• WHAT YOU HAVE TO DO: Return each of the items below verbatim, reproducing every line without any change.

• EXERCISE DATA:
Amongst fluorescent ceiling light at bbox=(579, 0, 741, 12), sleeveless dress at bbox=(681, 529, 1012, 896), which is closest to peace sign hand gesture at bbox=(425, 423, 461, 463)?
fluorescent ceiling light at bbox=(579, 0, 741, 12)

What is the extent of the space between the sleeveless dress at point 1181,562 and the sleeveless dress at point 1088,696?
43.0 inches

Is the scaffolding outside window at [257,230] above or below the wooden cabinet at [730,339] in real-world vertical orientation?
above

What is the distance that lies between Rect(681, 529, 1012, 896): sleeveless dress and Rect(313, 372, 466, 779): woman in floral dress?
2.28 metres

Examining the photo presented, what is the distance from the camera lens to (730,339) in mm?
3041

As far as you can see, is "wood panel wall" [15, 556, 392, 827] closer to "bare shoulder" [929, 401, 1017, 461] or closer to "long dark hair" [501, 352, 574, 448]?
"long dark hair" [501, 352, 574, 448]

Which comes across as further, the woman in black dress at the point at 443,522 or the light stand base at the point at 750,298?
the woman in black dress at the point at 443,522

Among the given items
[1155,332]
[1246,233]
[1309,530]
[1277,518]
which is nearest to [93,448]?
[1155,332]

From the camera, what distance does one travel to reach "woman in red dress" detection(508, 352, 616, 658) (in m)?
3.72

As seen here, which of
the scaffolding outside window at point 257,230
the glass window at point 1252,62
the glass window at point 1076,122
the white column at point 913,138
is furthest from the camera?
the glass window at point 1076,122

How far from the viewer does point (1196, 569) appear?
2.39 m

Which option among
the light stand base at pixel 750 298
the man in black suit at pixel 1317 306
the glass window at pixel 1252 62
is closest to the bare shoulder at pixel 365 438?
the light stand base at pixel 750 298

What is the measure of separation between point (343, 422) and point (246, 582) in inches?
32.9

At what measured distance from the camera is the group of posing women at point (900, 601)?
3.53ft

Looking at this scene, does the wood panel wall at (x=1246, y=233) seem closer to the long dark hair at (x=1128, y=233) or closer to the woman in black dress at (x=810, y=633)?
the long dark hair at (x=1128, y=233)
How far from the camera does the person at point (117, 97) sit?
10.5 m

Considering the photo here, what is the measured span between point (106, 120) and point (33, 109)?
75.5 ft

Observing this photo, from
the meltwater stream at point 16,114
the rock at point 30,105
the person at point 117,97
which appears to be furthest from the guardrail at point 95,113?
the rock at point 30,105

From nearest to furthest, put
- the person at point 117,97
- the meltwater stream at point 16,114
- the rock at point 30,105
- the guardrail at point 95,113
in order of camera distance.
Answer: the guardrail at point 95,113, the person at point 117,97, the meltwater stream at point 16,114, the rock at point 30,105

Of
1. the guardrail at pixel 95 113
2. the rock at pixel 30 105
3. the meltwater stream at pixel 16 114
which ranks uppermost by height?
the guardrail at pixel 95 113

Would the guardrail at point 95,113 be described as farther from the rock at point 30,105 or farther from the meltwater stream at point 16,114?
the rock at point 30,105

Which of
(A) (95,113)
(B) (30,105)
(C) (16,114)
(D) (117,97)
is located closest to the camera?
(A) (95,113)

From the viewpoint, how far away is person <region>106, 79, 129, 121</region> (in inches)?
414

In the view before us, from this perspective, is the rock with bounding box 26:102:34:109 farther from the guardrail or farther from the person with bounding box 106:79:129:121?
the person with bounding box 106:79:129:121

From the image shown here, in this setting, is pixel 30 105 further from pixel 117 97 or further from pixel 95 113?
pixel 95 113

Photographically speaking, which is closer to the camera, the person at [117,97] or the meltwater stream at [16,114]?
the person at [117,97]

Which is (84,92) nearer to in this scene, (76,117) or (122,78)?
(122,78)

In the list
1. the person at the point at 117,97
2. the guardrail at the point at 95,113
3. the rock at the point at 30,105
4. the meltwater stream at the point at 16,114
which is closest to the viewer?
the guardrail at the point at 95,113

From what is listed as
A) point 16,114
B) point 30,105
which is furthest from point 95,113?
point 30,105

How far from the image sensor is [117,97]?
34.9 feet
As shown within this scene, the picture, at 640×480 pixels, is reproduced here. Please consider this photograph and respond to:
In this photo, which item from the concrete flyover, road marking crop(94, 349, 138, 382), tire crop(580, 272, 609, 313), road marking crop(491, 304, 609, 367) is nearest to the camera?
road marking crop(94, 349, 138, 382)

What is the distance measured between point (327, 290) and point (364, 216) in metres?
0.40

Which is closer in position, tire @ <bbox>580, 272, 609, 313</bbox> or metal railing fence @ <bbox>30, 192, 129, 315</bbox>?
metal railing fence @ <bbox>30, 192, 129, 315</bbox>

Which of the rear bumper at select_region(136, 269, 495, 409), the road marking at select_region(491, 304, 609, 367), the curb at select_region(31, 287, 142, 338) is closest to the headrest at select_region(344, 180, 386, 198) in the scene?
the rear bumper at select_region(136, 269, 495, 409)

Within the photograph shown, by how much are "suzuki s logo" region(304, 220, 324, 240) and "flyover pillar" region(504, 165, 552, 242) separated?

• EXERCISE RESPONSE:
Amongst fluorescent ceiling light at bbox=(579, 0, 741, 12), sleeveless dress at bbox=(681, 529, 1012, 896), which is closest to peace sign hand gesture at bbox=(425, 423, 461, 463)?
fluorescent ceiling light at bbox=(579, 0, 741, 12)

What is the extent of the space between the sleeveless dress at point 1181,562 and the sleeveless dress at point 1088,696?
43.0 inches

Is the scaffolding outside window at [257,230] above or below the wooden cabinet at [730,339] in real-world vertical orientation?
above

What is the distance that lies between Rect(681, 529, 1012, 896): sleeveless dress and Rect(313, 372, 466, 779): woman in floral dress?
2.28 metres

Examining the photo presented, what is the distance from the camera lens to (730,339) in mm?
3041

As far as you can see, is "wood panel wall" [15, 556, 392, 827] closer to "bare shoulder" [929, 401, 1017, 461] or closer to "long dark hair" [501, 352, 574, 448]?
"long dark hair" [501, 352, 574, 448]

Which comes across as further, the woman in black dress at the point at 443,522 or the light stand base at the point at 750,298?
the woman in black dress at the point at 443,522

Among the given items
[1155,332]
[1246,233]
[1309,530]
[1277,518]
which is nearest to [93,448]?
[1155,332]

From the camera, what distance does one travel to reach "woman in red dress" detection(508, 352, 616, 658) (in m)?
3.72

As seen here, which of
the scaffolding outside window at point 257,230
the glass window at point 1252,62
the glass window at point 1076,122
the white column at point 913,138
is furthest from the camera?
the glass window at point 1076,122

How far from the viewer does point (1196, 569) appear?
2.39 m

Which option among
the light stand base at pixel 750 298
the man in black suit at pixel 1317 306
the glass window at pixel 1252 62
is closest to the bare shoulder at pixel 365 438?
the light stand base at pixel 750 298

What is the measure of separation between point (343, 422) and point (246, 582) in inches?
32.9

At what measured distance from the camera is the group of posing women at point (900, 601)?
3.53ft

Looking at this scene, does the wood panel wall at (x=1246, y=233) seem closer to the long dark hair at (x=1128, y=233) or closer to the woman in black dress at (x=810, y=633)?
the long dark hair at (x=1128, y=233)
How far from the camera does the person at point (117, 97) sit?
10.5 m

Considering the photo here, what is the measured span between point (106, 120) and point (33, 109)?
75.5 ft

Observing this photo, from
the meltwater stream at point 16,114
the rock at point 30,105
the person at point 117,97
which appears to be furthest from the guardrail at point 95,113?
the rock at point 30,105

From nearest to furthest, put
- the person at point 117,97
- the meltwater stream at point 16,114
- the rock at point 30,105
- the guardrail at point 95,113
in order of camera distance.
Answer: the guardrail at point 95,113, the person at point 117,97, the meltwater stream at point 16,114, the rock at point 30,105

Of
1. the guardrail at pixel 95 113
2. the rock at pixel 30 105
3. the meltwater stream at pixel 16 114
which ranks uppermost by height?
the guardrail at pixel 95 113

Would the guardrail at point 95,113 be described as farther from the rock at point 30,105 or farther from the meltwater stream at point 16,114?
the rock at point 30,105

Which of
(A) (95,113)
(B) (30,105)
(C) (16,114)
(D) (117,97)
is located closest to the camera?
(A) (95,113)

From the viewpoint, how far away is person <region>106, 79, 129, 121</region> (in inches)?
414

In the view before us, from this perspective, is the rock with bounding box 26:102:34:109 farther from the guardrail or farther from the person with bounding box 106:79:129:121?
the person with bounding box 106:79:129:121

From the image shown here, in this setting, is pixel 30 105 further from pixel 117 97 or further from pixel 95 113?
pixel 95 113

Photographically speaking, which is closer to the camera, the person at [117,97] or the meltwater stream at [16,114]?
the person at [117,97]

Which is (84,92) nearer to in this scene, (76,117) or (122,78)?
(122,78)

In the list
1. the person at the point at 117,97
2. the guardrail at the point at 95,113
3. the rock at the point at 30,105
4. the meltwater stream at the point at 16,114
which is closest to the viewer?
the guardrail at the point at 95,113

From what is listed as
A) point 16,114
B) point 30,105
which is furthest from point 95,113?
point 30,105

How far from the image sensor is [117,97]?
34.9 feet
As shown within this scene, the picture, at 640×480 pixels, is reproduced here. Please consider this photograph and respond to:
In this photo, which item from the concrete flyover, road marking crop(94, 349, 138, 382), tire crop(580, 272, 609, 313), road marking crop(491, 304, 609, 367) is nearest to the camera?
road marking crop(94, 349, 138, 382)

What is the distance measured between point (327, 290) and point (364, 216) in metres?
0.40

Which is closer in position, tire @ <bbox>580, 272, 609, 313</bbox> or metal railing fence @ <bbox>30, 192, 129, 315</bbox>?
metal railing fence @ <bbox>30, 192, 129, 315</bbox>

Which of the rear bumper at select_region(136, 269, 495, 409), the road marking at select_region(491, 304, 609, 367), the curb at select_region(31, 287, 142, 338) is closest to the headrest at select_region(344, 180, 386, 198) in the scene?
the rear bumper at select_region(136, 269, 495, 409)

Within the photograph shown, by how much are "suzuki s logo" region(304, 220, 324, 240) and "flyover pillar" region(504, 165, 552, 242) separated?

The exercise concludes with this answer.